Türkiye ELAZIĞ 12. Yüzyıl
1156/57
Kendi adıyla bilinen mahallede ve Nizâmettin Caddesi üzerindedir. Mahallinde “Cami-i Kebîr”, “Cami-i Muazzam”, “Cami-i Azam” ve “Eğri Minareli Cami” diye de anılmakta olup, bazı yayınlara bu adlarla da geçmiştir.

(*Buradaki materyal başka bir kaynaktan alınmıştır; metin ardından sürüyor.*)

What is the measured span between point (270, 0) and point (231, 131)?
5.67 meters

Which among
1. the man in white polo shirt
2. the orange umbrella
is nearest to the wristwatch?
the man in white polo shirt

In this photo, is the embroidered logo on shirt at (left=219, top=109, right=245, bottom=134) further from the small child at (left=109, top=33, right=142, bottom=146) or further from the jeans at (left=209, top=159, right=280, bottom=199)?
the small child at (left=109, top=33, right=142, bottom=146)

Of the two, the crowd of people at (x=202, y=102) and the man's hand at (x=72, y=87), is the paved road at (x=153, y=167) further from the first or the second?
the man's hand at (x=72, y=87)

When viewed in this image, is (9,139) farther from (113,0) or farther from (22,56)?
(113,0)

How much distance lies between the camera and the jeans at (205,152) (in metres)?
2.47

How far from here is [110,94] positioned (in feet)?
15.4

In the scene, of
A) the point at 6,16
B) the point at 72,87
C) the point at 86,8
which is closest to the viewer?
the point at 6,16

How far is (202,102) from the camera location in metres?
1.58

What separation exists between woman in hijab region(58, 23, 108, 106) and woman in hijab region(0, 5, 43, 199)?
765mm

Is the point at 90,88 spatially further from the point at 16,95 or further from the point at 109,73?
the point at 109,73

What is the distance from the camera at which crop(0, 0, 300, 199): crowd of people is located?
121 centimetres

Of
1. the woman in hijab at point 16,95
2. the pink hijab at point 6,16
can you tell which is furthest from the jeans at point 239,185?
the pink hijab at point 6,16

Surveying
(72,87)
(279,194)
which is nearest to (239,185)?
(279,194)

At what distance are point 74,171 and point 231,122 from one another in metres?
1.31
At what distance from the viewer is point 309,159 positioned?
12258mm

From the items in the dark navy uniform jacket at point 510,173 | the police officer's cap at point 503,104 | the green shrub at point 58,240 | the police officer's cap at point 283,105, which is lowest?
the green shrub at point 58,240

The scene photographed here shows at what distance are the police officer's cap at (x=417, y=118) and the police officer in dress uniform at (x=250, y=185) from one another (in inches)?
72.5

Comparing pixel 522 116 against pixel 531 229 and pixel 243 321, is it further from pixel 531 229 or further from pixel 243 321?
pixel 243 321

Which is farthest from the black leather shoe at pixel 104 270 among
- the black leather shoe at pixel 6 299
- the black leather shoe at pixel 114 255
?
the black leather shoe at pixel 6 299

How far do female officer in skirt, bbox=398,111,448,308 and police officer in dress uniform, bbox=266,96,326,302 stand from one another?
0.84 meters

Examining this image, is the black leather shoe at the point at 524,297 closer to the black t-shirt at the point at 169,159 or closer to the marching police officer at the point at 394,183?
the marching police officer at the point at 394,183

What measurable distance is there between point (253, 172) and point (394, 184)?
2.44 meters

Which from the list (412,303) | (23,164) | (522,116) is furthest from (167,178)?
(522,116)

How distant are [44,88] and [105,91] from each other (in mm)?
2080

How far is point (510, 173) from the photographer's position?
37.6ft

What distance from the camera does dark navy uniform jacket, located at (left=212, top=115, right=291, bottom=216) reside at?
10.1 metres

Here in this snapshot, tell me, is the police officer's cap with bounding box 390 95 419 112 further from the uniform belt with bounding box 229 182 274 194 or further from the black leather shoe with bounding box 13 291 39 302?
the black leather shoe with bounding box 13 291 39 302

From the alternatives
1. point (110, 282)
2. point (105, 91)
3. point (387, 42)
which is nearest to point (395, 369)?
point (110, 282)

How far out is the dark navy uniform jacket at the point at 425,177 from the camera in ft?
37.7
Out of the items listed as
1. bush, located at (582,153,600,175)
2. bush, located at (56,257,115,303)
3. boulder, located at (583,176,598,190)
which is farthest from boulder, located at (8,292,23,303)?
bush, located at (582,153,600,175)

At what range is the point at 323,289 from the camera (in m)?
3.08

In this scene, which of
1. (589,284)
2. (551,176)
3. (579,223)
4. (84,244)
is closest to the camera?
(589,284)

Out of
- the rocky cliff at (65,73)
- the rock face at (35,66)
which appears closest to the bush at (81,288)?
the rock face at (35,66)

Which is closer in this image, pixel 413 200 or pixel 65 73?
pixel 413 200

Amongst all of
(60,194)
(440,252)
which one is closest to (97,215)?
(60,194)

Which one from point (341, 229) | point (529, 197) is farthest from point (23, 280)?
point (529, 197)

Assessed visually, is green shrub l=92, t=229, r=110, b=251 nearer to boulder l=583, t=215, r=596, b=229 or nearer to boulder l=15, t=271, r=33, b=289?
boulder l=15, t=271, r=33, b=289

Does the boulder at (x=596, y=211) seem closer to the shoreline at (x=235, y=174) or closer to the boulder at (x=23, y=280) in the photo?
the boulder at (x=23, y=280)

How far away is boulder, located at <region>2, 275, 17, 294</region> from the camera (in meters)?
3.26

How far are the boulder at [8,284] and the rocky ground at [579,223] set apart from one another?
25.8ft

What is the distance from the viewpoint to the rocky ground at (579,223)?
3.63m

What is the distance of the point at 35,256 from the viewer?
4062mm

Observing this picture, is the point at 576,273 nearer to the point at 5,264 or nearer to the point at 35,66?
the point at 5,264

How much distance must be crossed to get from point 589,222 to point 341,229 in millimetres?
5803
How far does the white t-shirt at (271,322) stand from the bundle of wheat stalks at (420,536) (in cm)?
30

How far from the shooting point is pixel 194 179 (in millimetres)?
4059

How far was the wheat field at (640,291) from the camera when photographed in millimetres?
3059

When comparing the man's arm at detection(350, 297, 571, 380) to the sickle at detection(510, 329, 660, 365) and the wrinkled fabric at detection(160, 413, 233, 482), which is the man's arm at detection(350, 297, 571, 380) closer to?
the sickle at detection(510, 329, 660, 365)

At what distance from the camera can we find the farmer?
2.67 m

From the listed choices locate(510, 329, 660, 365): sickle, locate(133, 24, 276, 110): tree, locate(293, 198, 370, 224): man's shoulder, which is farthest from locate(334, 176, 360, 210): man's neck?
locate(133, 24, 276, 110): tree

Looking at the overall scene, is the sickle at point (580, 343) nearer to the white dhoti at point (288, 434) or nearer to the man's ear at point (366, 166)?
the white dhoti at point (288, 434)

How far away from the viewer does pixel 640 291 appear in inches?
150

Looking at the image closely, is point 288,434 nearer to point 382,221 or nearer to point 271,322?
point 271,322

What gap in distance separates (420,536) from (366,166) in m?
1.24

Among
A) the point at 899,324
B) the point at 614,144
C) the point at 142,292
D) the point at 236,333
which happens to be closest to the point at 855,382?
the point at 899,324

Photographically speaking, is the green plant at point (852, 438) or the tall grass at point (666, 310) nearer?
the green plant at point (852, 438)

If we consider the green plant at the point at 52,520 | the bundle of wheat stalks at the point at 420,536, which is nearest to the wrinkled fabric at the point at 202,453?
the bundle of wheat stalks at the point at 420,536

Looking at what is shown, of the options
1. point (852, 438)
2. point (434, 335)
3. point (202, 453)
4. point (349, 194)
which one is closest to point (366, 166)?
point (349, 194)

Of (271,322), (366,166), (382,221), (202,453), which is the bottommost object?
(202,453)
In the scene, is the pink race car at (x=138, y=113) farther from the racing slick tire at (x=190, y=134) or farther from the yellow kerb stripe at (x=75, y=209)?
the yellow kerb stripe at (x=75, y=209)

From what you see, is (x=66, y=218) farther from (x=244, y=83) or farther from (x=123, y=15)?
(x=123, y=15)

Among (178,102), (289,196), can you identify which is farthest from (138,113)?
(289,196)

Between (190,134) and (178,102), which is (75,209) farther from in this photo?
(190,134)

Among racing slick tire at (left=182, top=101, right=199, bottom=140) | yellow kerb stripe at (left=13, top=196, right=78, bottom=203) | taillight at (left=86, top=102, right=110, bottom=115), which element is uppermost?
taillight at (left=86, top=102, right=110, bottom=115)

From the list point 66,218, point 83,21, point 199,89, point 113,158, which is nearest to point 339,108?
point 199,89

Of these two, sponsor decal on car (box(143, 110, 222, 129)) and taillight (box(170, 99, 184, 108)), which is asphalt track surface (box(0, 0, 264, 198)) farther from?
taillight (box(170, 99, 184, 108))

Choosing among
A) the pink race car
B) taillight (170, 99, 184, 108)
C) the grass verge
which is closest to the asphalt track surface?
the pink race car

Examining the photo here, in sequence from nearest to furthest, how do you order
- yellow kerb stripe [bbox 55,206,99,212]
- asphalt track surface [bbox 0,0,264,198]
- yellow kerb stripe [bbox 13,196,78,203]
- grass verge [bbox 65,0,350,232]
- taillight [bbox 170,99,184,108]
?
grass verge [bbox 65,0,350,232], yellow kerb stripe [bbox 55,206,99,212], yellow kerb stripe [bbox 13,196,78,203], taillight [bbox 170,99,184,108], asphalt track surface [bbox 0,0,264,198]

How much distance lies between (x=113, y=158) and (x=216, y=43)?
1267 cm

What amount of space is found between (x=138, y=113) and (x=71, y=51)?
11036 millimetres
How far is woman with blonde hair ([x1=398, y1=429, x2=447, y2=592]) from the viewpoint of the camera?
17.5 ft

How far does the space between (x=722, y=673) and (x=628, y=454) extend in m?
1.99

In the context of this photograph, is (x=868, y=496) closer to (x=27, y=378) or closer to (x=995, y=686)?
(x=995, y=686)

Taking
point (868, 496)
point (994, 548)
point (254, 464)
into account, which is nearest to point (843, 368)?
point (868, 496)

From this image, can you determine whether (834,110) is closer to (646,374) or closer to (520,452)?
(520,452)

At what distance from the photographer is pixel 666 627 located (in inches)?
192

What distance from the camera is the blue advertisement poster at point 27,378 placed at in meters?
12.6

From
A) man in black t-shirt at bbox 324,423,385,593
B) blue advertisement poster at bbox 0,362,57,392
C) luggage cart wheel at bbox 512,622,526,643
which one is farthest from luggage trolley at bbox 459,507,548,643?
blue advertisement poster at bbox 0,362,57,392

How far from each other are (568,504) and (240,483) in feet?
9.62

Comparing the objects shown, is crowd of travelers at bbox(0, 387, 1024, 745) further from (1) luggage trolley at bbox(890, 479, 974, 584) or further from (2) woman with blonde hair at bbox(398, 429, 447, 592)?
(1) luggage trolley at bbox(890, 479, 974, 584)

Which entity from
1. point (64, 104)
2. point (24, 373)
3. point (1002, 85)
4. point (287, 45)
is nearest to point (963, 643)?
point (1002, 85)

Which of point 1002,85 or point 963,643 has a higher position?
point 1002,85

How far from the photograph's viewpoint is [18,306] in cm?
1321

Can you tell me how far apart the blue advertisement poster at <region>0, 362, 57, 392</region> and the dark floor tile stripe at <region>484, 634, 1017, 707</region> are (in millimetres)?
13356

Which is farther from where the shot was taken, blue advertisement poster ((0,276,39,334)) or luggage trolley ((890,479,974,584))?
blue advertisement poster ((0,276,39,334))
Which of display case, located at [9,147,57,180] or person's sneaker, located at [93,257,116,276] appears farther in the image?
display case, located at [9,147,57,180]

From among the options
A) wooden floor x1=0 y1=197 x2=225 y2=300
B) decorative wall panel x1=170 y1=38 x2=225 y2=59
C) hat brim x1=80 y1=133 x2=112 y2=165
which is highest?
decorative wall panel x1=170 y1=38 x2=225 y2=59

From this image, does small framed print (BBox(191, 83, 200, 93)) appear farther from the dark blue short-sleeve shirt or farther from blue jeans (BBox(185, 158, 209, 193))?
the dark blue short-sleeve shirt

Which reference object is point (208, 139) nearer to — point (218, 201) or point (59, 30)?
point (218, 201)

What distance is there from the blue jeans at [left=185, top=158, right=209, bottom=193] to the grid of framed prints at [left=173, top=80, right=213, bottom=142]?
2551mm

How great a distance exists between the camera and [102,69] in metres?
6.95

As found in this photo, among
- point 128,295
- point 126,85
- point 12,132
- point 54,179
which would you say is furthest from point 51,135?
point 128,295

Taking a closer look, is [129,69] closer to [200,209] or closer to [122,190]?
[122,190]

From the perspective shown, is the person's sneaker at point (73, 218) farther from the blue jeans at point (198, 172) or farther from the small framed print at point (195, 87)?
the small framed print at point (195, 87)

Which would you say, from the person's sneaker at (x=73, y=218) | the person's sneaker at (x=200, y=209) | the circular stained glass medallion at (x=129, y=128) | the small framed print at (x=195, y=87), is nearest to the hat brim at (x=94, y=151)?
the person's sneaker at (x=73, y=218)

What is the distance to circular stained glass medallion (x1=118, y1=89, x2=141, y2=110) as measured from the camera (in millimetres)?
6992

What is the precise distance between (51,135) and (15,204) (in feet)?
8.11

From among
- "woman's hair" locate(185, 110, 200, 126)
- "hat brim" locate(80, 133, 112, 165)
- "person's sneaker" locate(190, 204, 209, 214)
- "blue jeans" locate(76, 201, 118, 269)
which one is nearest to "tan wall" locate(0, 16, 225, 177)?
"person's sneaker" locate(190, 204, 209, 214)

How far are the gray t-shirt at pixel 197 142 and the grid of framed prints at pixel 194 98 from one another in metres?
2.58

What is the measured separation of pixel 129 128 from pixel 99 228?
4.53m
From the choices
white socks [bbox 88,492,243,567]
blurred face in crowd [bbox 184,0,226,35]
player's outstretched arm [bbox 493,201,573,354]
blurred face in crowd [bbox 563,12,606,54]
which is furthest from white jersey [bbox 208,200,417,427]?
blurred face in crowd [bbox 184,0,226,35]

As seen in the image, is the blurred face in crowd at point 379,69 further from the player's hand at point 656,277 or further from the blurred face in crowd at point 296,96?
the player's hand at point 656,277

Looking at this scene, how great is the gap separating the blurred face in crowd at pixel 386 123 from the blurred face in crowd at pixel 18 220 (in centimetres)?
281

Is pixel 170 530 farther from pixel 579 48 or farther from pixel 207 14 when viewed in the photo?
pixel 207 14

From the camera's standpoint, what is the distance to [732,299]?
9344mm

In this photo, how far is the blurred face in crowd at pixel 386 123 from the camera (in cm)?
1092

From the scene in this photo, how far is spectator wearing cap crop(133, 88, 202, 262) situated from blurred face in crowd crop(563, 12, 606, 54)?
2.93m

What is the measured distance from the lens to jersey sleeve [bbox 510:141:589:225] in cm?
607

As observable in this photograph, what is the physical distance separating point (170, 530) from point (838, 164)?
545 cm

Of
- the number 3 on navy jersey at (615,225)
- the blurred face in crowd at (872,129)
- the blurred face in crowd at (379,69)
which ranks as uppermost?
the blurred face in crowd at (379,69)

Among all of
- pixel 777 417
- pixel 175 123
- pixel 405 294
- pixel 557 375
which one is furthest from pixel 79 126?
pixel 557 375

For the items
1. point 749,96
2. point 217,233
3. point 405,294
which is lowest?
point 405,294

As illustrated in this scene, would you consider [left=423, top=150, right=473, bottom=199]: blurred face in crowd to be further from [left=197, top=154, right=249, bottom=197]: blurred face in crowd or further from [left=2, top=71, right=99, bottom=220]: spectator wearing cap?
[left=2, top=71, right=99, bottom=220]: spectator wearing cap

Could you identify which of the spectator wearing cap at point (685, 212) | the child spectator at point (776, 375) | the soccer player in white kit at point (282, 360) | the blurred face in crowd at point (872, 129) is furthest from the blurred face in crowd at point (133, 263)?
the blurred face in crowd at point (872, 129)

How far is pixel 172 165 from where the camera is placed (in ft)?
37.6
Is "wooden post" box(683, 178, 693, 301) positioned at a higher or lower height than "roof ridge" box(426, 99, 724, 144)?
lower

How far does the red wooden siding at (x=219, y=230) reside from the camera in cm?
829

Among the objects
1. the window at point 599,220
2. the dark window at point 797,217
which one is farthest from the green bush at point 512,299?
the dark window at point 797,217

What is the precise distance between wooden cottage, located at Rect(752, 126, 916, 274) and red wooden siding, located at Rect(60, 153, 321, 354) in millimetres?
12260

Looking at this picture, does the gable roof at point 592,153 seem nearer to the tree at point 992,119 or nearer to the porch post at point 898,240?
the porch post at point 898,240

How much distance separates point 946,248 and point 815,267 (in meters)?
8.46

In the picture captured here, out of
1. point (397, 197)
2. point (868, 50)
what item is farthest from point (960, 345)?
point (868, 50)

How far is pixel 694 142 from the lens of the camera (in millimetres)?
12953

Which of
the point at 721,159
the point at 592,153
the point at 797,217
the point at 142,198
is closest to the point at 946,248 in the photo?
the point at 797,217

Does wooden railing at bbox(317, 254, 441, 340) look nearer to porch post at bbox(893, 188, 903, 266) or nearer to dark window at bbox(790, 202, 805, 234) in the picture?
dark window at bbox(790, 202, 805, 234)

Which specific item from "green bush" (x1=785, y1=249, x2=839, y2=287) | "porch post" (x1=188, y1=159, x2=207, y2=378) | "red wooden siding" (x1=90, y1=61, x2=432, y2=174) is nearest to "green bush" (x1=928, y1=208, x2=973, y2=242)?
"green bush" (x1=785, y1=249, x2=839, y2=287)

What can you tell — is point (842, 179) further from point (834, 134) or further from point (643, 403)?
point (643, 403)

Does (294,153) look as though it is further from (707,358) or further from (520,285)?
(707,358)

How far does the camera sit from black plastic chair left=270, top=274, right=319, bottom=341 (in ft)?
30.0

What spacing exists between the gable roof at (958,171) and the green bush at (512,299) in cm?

Harput Kalesi’nin kuzey-batısındaki düzlükte ve kuzey-güney yönünde uzanan dikdörtgen bir oturum alanı üzerine inşa edilmiştir; beden duvarları, kaba yonu ve moloz taş örgülüdür. Hâlihazırda, doğu, batı ve güney duvarlarında birer kapı bulunmaktadır. Güney cephesinin doğu köşesine yakın kapısı, söveleri ve sivri kemeri tuğla örgülü derinliği az bir niş şeklinde düzenlenmiş olup, nişin içine yerleştirilmiş kesme taş örgülü dikdörtgen açıklıktan ibârettir; hâlihazırda üç basamaklı bir merdivenle çıkılmaktadır. Aynı cephenin takriben ortasında ve cepheden taşan, yarım daire planlı ve üstte yarı küresel bir kütle olarak nihayetlenen tuğla örgülü mihrap çıkması dikkati çeker.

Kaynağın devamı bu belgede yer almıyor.